Minggu, 20 Juni 2010

Orasi Budaya Oleh Drs. Dadang Sastrodiwirdjo, M.Si

Badan Eksekutif Mahasiswa Fakultas Ilmu Sosial dan Ilmu Budaya kembali memberikan bukti konkrit dalam memajukan dan melestarikan kebudayaan Indonesia, terutama kebudayaan local. Hal ini ditunjukkan dengan digelarnya Orasi budaya yang dilangsungkan bersamaan dengan puncak peringatan dies natalis FISIB ke-2. Orasi budaya dipaparkan langsung oleh budayawan Madura sekaligus wakil bupati kabupaten pamekasan Drs.
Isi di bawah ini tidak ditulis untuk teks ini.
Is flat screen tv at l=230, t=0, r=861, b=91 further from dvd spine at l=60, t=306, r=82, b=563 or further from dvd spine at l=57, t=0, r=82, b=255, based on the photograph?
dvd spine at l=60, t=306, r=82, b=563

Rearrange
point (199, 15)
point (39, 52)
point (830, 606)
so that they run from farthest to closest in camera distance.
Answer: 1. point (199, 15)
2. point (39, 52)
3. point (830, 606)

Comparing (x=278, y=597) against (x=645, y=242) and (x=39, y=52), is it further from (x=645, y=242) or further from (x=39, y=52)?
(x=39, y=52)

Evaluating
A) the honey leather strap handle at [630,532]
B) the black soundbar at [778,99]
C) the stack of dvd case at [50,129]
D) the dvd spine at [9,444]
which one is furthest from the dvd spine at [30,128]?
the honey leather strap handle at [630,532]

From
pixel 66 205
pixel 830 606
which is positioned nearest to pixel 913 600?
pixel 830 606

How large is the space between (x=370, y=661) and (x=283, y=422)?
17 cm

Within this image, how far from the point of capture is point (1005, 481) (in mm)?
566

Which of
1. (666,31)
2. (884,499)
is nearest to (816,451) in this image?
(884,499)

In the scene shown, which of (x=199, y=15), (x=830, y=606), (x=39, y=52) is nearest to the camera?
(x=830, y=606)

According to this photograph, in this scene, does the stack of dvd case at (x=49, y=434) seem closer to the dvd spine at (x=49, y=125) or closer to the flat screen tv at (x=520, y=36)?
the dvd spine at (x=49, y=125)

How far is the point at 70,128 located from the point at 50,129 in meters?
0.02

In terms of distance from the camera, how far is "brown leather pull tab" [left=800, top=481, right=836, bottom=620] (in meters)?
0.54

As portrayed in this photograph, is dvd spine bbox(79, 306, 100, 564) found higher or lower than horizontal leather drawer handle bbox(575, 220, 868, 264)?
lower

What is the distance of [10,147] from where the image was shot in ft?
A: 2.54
Kadarisman Sastrodiwirdjo, M.Si.
Pak dadang, begitu beliau sering memaparkan beberapa hal terkait dengan pemberdayaan kebudayaan yang berada di Madura. Makalahnya yang berjudul “Membangun Madura”, yang disampaikan dalam orasi budaya tersebut, berisi berbagai hal terkait dengan pembangunan di Madura terutama dalam segi kebudayaan. Beliau memaparkan bahwa seiring berjalannya perkembangan jaman dan modernisasi serta pengaruh globalisasi yang mulai melanda Indonesia terutama Madura, kebudayaan masyarakat Madura akan mengalami pergeseran. Dalam tatanan kehidupan sosialnya, dianggap akan mengalami pergeseran tetapi tidak sampai kepada akar rumput (grass root). Sedangkan kekhawatiran tertinggi ditunjukkan pada pola pergerseran bahasa ibu atau bahasa daerah. Banyaknya pelajar-pelajar atau anak muda yang enggan menunjukkan jati dirinya sebagai orang Madura menjadi factor utama sehingga bahasa daerah tergerus dengan bahasa lain seperti bahasa Inggris dan sebagainya.
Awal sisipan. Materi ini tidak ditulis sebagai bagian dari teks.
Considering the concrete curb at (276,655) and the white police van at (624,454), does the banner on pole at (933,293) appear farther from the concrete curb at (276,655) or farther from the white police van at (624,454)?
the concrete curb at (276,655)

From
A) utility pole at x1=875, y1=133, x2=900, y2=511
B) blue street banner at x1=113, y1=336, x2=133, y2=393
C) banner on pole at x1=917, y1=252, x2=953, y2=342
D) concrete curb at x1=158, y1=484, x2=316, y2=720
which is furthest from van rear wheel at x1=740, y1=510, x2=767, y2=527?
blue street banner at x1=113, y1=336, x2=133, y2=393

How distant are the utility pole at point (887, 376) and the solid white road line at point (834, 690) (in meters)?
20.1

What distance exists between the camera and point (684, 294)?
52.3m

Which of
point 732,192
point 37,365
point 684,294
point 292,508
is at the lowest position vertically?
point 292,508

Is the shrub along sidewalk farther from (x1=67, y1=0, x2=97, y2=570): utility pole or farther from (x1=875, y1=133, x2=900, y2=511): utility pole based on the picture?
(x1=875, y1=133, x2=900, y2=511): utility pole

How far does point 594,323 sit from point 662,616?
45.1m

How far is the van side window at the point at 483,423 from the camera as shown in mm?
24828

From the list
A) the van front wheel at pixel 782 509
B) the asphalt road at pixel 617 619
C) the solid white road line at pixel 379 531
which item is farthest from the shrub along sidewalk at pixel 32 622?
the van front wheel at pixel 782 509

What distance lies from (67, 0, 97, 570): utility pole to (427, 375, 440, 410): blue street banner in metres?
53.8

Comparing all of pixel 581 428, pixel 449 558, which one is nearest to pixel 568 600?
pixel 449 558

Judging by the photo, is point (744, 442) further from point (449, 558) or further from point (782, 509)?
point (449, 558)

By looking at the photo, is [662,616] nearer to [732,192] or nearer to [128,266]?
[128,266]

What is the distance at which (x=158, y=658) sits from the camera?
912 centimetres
Dengan demikian, beliau mengajak untuk segenap warga Madura baik budayawan, pemerintah dan lainnya untuk merevitalisasi dan membangun kembali kebudayaan Madura baik dengan memberikan reintrepetasi terhadap kebudayaan itu sendiri. Proses itu harus dilakukan mulai dari kelompok yang paling sederhana (keluarga). Selain itu, proses pembangunan citra diri Madura juga perlu ditingkatkan. Hal ini bertujuan untuk mengubah pola pikir masyarakat masyarakat umum yang mempunyai steteotype bahwa orang Madura itu keras, suka perang, carok dan tidak bersahabat. Tetapi patut diperhatikan, salah satu pepatah Madura menyebutkan bango’ pote tolang, atembang pote mata. Pepatah itu mempunyai makna konotasi, daripada menanggung malu, lebih baik mati. Namun, pepatah itu di makna ulang (reintrepetasi) menjadi jika tidak ingin menjadi malu (pote mata) karena tidak sukses, maka harus berusaha keras sampai akhir (pote tolang).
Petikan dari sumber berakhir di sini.